One should expect that soldiers, who voluntarily and consciously join
the ranks of America's combat troops, know what to expect when they
train for deployment. If nothing else they have to accept their
assigned missions and especially to protect their fellow troopers to
the best of their abilities. Saving your own butt and that of your
comrades outweighs all political considerations.
Having said that, I
also believe in justice and fairness for America's troops. Yes, a
close-in combat experience can leave trauma and psychological residue
on good people. Some might not ever want to touch a gun again – that's
okay. If a soldier suffers a breakdown, he/she should obviously be
afforded every opportunity for treatment and rehabilitation. I don't
believe, however, that a soldier should have an immediate option to
leave the service or turn conscientious objector. If front-line
psychological rehabilitation fails, the next step could be serving in
more rearward areas, not in direct-fire combat.
Fact is that in
guerrilla warfare, no one is totally safe – convoys, supply dumps, and
headquarters facilities are very lucrative targets for the insurgents.

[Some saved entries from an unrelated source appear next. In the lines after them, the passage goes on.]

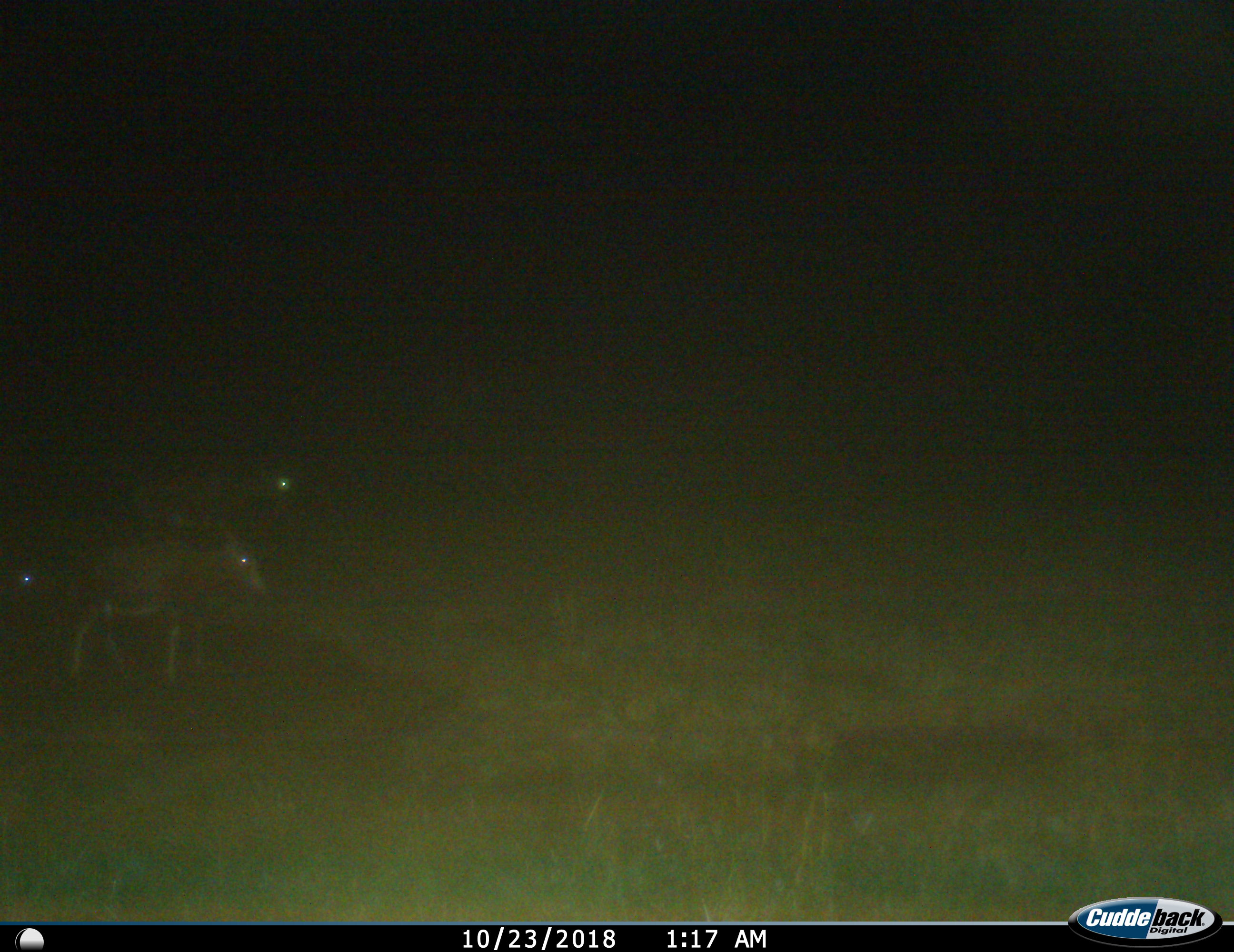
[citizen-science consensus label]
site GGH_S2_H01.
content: unidentified animal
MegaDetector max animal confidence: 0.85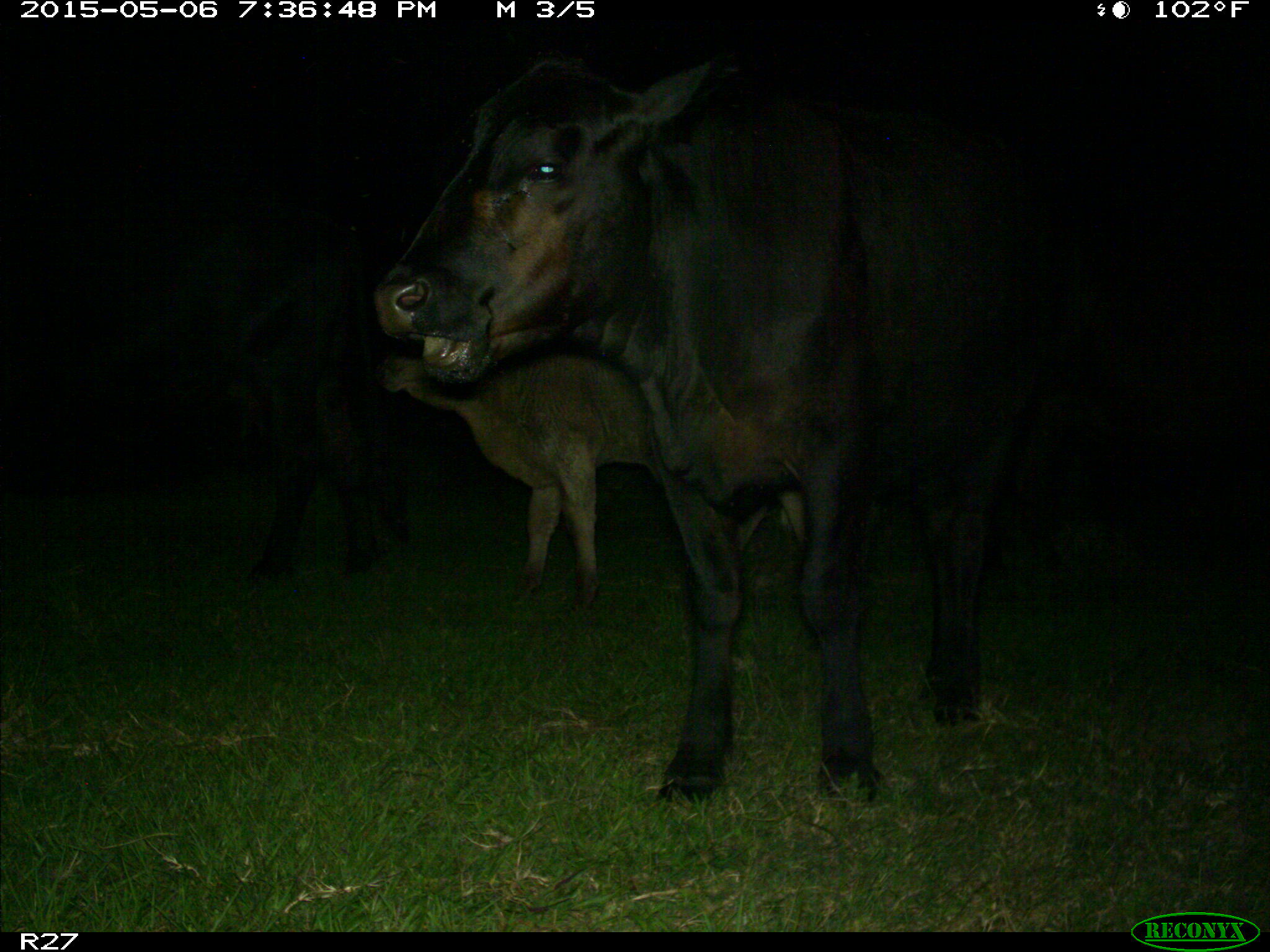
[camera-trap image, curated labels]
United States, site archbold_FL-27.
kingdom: Animalia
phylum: Chordata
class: Mammalia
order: Artiodactyla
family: Bovidae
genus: Bos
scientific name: Bos taurus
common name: domestic cow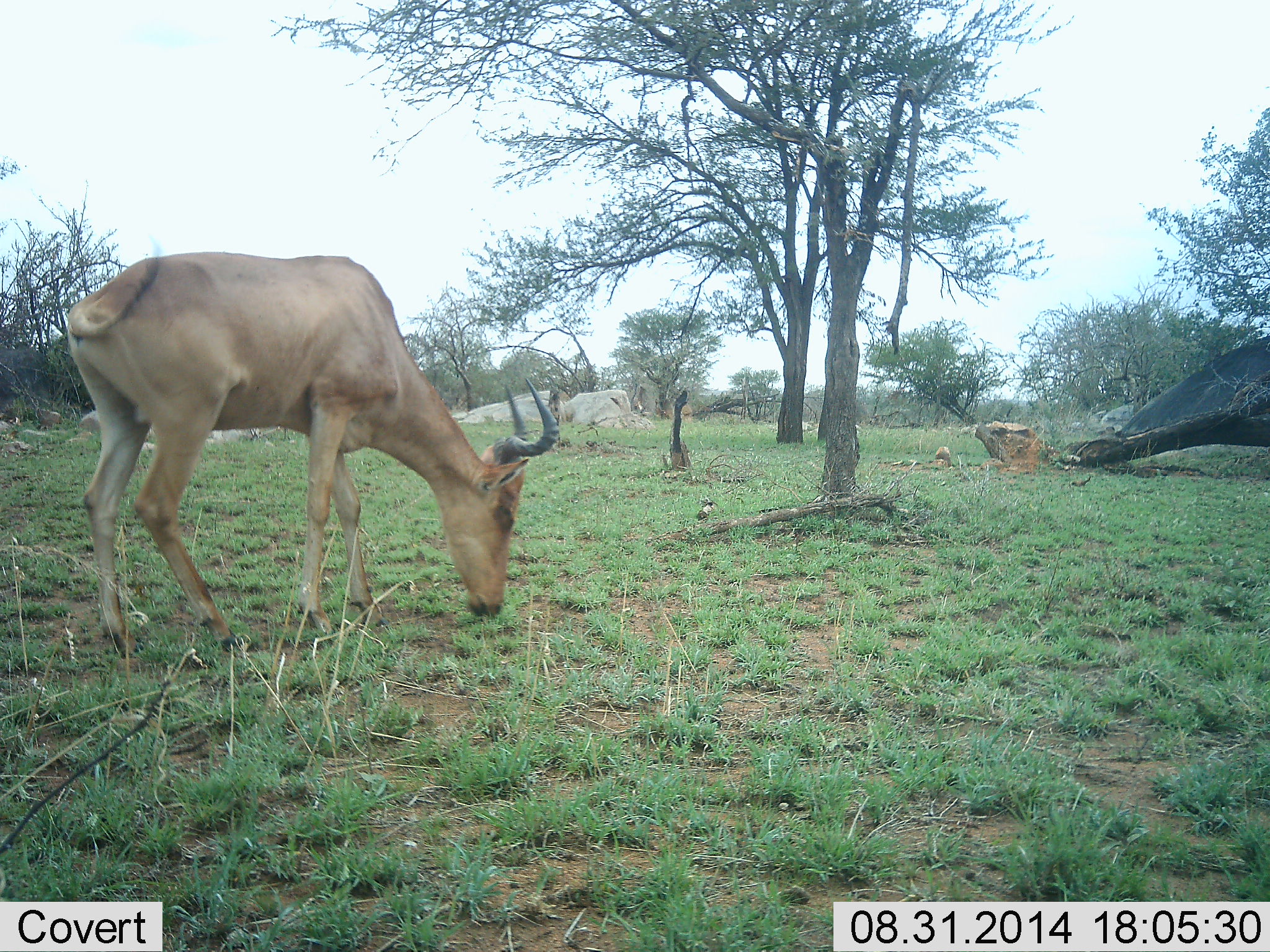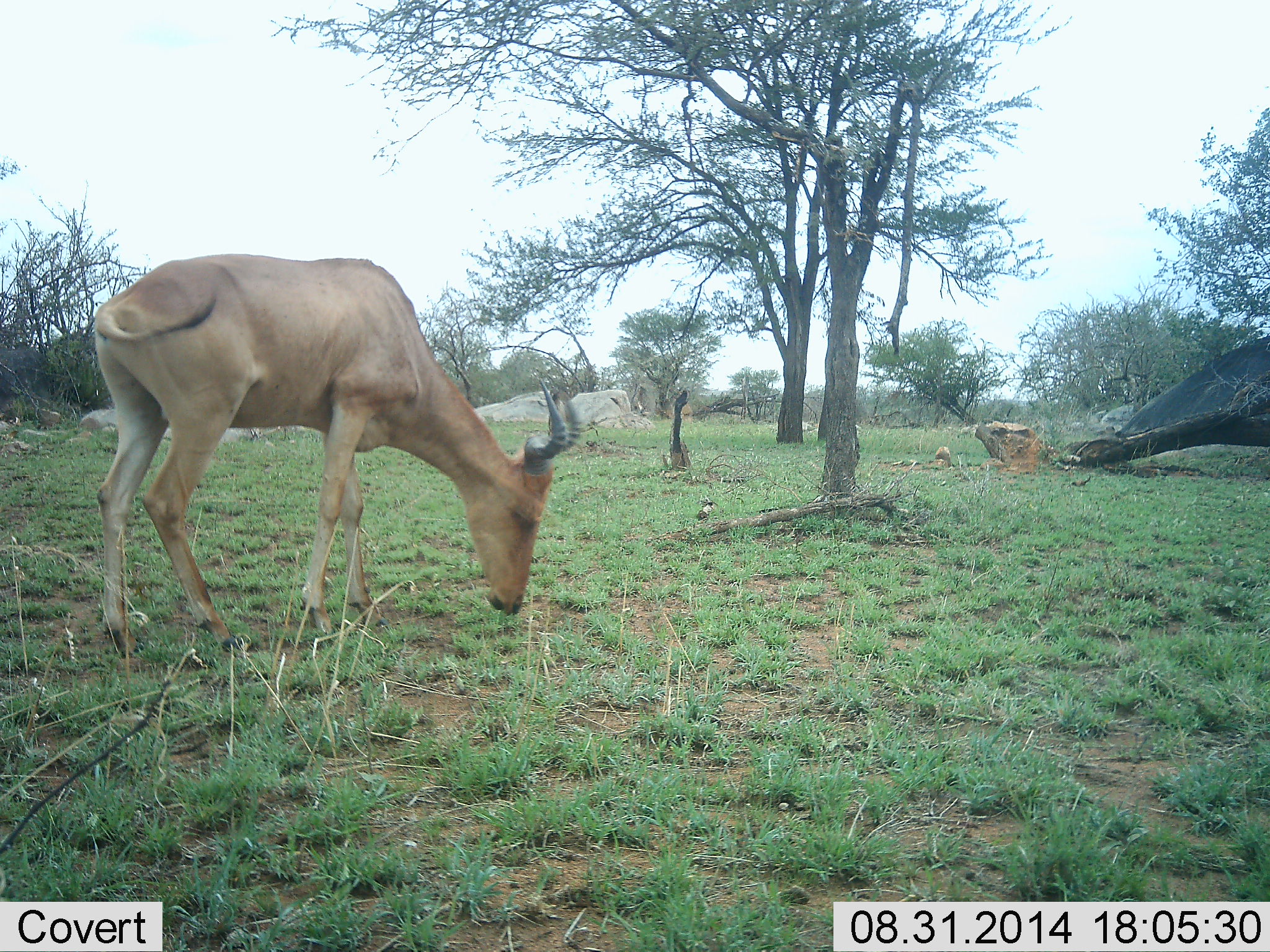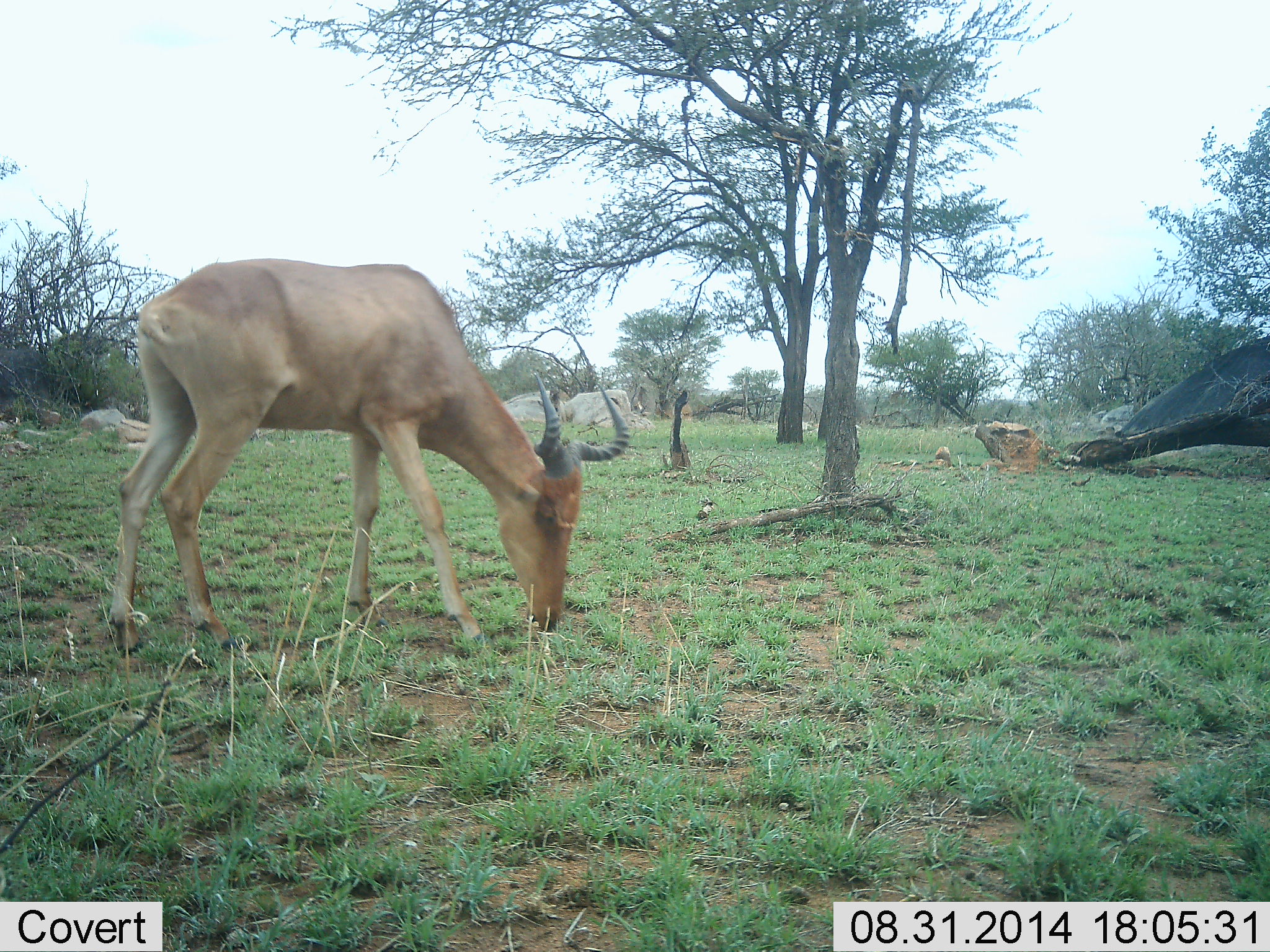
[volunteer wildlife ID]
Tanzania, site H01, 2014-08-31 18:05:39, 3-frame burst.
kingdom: Animalia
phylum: Chordata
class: Mammalia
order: Artiodactyla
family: Bovidae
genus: Alcelaphus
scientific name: Alcelaphus buselaphus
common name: hartebeest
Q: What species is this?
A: Hartebeest (Alcelaphus buselaphus).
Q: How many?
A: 1.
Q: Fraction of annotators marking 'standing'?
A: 10%.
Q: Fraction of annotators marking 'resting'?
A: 0%.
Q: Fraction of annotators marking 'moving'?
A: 10%.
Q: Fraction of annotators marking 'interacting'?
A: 0%.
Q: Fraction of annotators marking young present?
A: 0%.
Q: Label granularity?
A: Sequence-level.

The other option for conscientious objection to serving with a weapon
is to give COs a chance to help their fellow comrades as medics, as one
highly decorated Nam vet reminded me. “The CO would often find himself
in the middle of a rice paddy, trying to patch up Johnny while the
bullets were flying around everybody's ears.” To be very honest, I
would highly respect and honor every CO who chooses to do that for
his/her buddies. That takes guts! Although I'm not a political fan of
the occupation quagmire in Iraq, I acknowledge that our military
leadership has a problem. It can't afford to bleed excessive personnel
strength through over-diagnosis of combat-related stress and by
accepting countless requests for conscientious objector status. Any
careless policy moves could rapidly open the gates to serious personnel
meltdown and quality erosion. With more and more people clamoring to
get out of uniform, despite astronomic bonuses, pay raises and benefits
bonanzas, I'm afraid that a big surprise could be in store after the
elections. That surprise could be – the DRAFT. And with it,
conscientious objection will become a valid issue once more.